Reproduce verbatim the passage of the post on dyeing folded fabric below, from "The fabric at" to "not as dramatic.".

Selected passage |
++++++++++

August 25, 2013

Dyeing folded fabric--fun!

Last weekend, I had some friends over for an evening of dyeing fabric, in preparation for which I mixed up quite a lot of dye in advance, way more than we had time to use.  Having this much dye on hand, and wanting to make use of it while the colors remain true (which gives me about 2-3 weeks), I've been motivated to do some experimenting with using multiple colors on folded fabric, something I've not done much of, as I use mostly solids and close-to-solids in my quilting.  But I thought of a good use for this other sort of dyeing--I can use the whole piece (about 42" square) for the back of a baby quilt.  Or, I can more simply just back the fabric with some flannel and make it into a receiving blanket.
The fabric at the top of the page is my favorite.  The fabric was pushed into parallel folds, and then I manipulated the resulting "rope" into double-S.  The red, purple, and blue dye then ended up being at 90-degrees to the lines of the folds.  Adding black here and there gives extra depth and a bit of mystery.  I won't be giving away this piece!  Some details (double-click on any photo for a larger size):

The next one was folded in lines, the same as the first, but not put in an "S," and no black was used.  I swapped out the blue for teal.  I chose the colors for the various pieces based on a few different flannels I have on hand that I can use for the backing.  This piece is also nice, but not as dramatic.

I did another where the fabric was folded in half, and then the sides pushed down, kind of like a folded umbrella.  Yellow at the point of the "umbrella", then blue and green.

++++++++++

Entries provided |
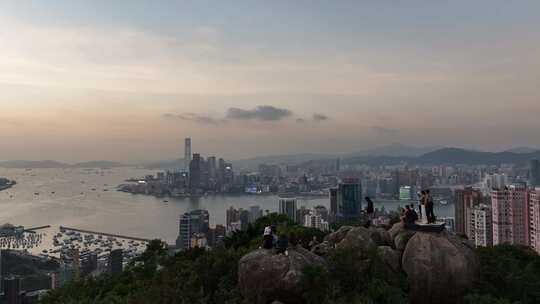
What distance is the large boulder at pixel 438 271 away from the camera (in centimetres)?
673

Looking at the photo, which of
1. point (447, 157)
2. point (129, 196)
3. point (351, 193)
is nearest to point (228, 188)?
point (129, 196)

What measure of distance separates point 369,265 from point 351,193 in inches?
1327

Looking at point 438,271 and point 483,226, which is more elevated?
point 438,271

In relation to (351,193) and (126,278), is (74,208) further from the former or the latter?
(126,278)

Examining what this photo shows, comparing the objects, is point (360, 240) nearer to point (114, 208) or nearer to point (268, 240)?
point (268, 240)

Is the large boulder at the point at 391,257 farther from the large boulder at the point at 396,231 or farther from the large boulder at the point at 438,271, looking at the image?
the large boulder at the point at 396,231

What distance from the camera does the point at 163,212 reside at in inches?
2790

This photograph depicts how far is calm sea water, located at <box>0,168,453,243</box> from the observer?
5891 centimetres

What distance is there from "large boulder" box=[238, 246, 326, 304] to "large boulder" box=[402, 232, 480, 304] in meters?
1.84

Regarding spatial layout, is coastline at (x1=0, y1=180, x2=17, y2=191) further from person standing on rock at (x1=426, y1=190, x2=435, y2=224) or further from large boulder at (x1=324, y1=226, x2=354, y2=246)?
person standing on rock at (x1=426, y1=190, x2=435, y2=224)

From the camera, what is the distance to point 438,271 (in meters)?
6.72

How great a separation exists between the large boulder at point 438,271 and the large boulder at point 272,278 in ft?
6.03

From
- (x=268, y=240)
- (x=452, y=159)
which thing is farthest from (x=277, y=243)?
(x=452, y=159)

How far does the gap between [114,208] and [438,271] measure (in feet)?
257
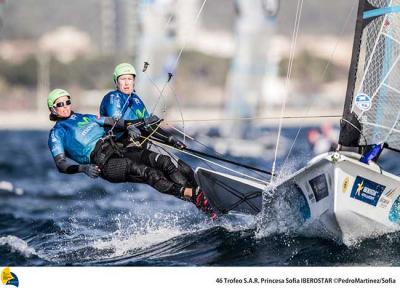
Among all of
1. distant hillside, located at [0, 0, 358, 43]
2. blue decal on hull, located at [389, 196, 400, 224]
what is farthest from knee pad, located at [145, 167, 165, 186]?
distant hillside, located at [0, 0, 358, 43]

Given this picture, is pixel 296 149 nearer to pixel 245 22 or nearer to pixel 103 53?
pixel 245 22

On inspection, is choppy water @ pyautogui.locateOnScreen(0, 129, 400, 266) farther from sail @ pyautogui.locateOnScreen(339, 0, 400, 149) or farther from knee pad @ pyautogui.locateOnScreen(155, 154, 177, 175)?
sail @ pyautogui.locateOnScreen(339, 0, 400, 149)

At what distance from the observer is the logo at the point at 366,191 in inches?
203

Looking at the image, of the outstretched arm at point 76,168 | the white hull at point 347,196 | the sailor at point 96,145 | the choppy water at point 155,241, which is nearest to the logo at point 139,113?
the sailor at point 96,145

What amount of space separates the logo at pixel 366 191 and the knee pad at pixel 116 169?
144 centimetres

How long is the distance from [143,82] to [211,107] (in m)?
41.1

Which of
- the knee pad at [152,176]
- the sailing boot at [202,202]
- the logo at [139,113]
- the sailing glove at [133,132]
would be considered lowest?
the sailing boot at [202,202]

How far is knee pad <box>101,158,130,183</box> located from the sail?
136 cm

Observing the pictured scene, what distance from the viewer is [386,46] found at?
5684mm

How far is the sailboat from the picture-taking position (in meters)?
5.15

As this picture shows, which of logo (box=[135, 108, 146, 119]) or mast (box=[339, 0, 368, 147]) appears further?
logo (box=[135, 108, 146, 119])

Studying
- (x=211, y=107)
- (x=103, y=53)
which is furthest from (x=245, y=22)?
(x=103, y=53)
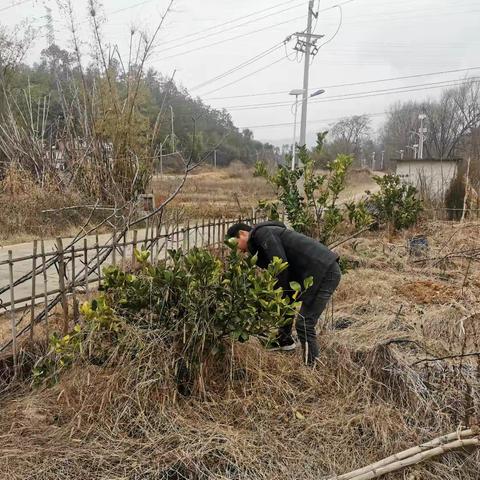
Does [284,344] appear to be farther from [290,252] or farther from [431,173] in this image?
[431,173]

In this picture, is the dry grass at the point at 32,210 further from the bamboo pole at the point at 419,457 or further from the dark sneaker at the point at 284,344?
the bamboo pole at the point at 419,457

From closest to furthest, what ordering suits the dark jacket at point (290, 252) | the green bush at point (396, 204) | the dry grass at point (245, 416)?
1. the dry grass at point (245, 416)
2. the dark jacket at point (290, 252)
3. the green bush at point (396, 204)

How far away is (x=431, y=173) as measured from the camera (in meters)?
13.2

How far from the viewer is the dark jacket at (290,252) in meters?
3.27

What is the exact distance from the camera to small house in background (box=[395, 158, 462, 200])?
12.3 meters

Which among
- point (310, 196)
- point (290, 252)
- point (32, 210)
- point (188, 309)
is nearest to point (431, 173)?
point (310, 196)

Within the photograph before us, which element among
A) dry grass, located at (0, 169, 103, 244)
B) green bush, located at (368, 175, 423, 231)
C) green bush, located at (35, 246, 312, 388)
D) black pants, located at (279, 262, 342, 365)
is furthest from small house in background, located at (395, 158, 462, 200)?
green bush, located at (35, 246, 312, 388)

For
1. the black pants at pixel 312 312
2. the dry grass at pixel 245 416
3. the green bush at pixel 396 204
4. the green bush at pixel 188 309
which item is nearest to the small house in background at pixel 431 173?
the green bush at pixel 396 204

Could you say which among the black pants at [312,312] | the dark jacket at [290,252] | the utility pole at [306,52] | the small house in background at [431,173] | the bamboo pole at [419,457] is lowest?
the bamboo pole at [419,457]

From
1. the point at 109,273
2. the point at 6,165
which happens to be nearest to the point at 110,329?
the point at 109,273

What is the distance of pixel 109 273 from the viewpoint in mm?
2873

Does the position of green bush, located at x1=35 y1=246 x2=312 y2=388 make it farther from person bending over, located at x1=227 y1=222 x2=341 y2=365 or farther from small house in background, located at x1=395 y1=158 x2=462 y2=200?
small house in background, located at x1=395 y1=158 x2=462 y2=200

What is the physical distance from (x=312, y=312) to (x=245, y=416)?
3.11ft

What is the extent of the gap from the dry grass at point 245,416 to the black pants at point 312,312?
0.40ft
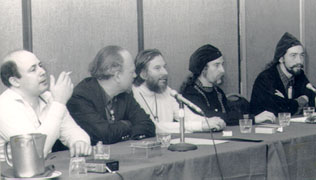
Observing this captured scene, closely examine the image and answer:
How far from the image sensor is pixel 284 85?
16.4ft

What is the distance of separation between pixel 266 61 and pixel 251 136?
265 centimetres

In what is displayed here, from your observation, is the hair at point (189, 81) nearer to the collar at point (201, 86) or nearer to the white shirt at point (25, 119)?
the collar at point (201, 86)

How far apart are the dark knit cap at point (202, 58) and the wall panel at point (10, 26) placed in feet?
4.88

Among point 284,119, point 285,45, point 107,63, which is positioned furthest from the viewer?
point 285,45

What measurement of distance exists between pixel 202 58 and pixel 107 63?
1145 millimetres

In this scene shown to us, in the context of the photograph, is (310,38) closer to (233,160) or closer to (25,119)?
(233,160)

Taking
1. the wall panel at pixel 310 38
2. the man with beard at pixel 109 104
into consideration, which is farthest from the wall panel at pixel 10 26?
the wall panel at pixel 310 38

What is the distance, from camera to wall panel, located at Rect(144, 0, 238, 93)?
4.54 meters

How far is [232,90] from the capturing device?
535 cm

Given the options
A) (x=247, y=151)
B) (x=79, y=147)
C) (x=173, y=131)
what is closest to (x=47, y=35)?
(x=173, y=131)

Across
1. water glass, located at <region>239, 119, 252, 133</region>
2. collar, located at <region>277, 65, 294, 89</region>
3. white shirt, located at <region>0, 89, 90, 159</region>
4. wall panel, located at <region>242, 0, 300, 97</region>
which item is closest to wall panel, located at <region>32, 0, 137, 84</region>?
white shirt, located at <region>0, 89, 90, 159</region>

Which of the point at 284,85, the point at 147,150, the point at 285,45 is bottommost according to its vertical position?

++++++++++

Answer to the exercise |
The fabric at the top of the page is my favorite.  The fabric was pushed into parallel folds, and then I manipulated the resulting "rope" into double-S.  The red, purple, and blue dye then ended up being at 90-degrees to the lines of the folds.  Adding black here and there gives extra depth and a bit of mystery.  I won't be giving away this piece!  Some details (double-click on any photo for a larger size):

The next one was folded in lines, the same as the first, but not put in an "S," and no black was used.  I swapped out the blue for teal.  I chose the colors for the various pieces based on a few different flannels I have on hand that I can use for the backing.  This piece is also nice, but not as dramatic.